Requests:
(1) In the Sapsuckers excerpt, where does John Wood live and work these days?
(2) Please copy the Sapsuckers excerpt word for word, starting with "Wood lives and" and going on through "the music business.".
(3) Decide whether each statement agrees with the Sapsuckers excerpt, and support each yes or no with the text's deciding words: (a) The duo's previous record, "Ocooch Mountain Music," came out in 2015. (b) The Sapsuckers will travel to Scotland to work with Wood. (c) The duo intends to put the new album out on vinyl.

Excerpt to read:
((

The Yellow-Bellied Sapsuckers (Nikki Grossman and Joe Hart) evoke a sound and style reminiscent of the 1920s and 1930s.

Soaring Sapsuckers

The Yellow-Bellied Sapsuckers are gearing up for their next record, a follow up to 2015’s fantastic “Ocooch Mountain Music,” and the duo plans to work with a man who looms pretty large in the history of recording.

He might not be a household name like Kenny Rogers, but John Wood helped develop modern sound recording techniques and worked as a recording engineer or producer for bands including Pink Floyd, Squeeze, Loudon Wainwright III, the Incredible String Band, Nick Drake, Nico, Fairport Convention (and post Convention work by band members Sandy Denny and Richard and Linda Thompson). Neil Innes, a pal of the Monty Python troupe who was a member of the Rutles band (a Beatles parody), even did a documentary spotlighting Wood’s groundbreaking work called “The Parts You Don’t Hear: The Untold Story of Sound Techniques.”

Wood lives and works in Scotland these days, but thanks to modern technology, The Sapsuckers (Joe Hart and Nikki Grossman) won’t have to go to Scotland to get the chance to have Wood put his imprint on their work. A couple weeks ago, they made some rough recordings at a studio at Driftless Books and Music in Viroqua operated by Wisconsin Roots Music Co-op, a collaboration of area musicians banding together to work on marketing and other aspects of the music business.

Hart said they’ll send basic recordings of 15 or so songs to Wood, “mainly so John can hear them and give us direction for arrangements on the songs and help shape the album as an album, if that makes sense,” he said. “I know in this Spotify world that’s a bit of an anomaly, but I think there are people out there who still love the album format, and we are going to press vinyl for sure, and that’s a big part of the vinyl experience.”

))

Provided material:
((

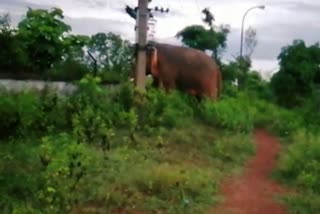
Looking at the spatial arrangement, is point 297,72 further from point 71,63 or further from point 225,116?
point 225,116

))

Results for the exercise:
(1) Scotland.

(2)
Wood lives and works in Scotland these days, but thanks to modern technology, The Sapsuckers (Joe Hart and Nikki Grossman) won’t have to go to Scotland to get the chance to have Wood put his imprint on their work. A couple weeks ago, they made some rough recordings at a studio at Driftless Books and Music in Viroqua operated by Wisconsin Roots Music Co-op, a collaboration of area musicians banding together to work on marketing and other aspects of the music business.

(3)
(a) Yes: "a follow up to 2015’s fantastic “Ocooch Mountain Music,”"
(b) No: "won’t have to go to Scotland to get the chance to have Wood put his imprint on their work"
(c) Yes: "we are going to press vinyl for sure"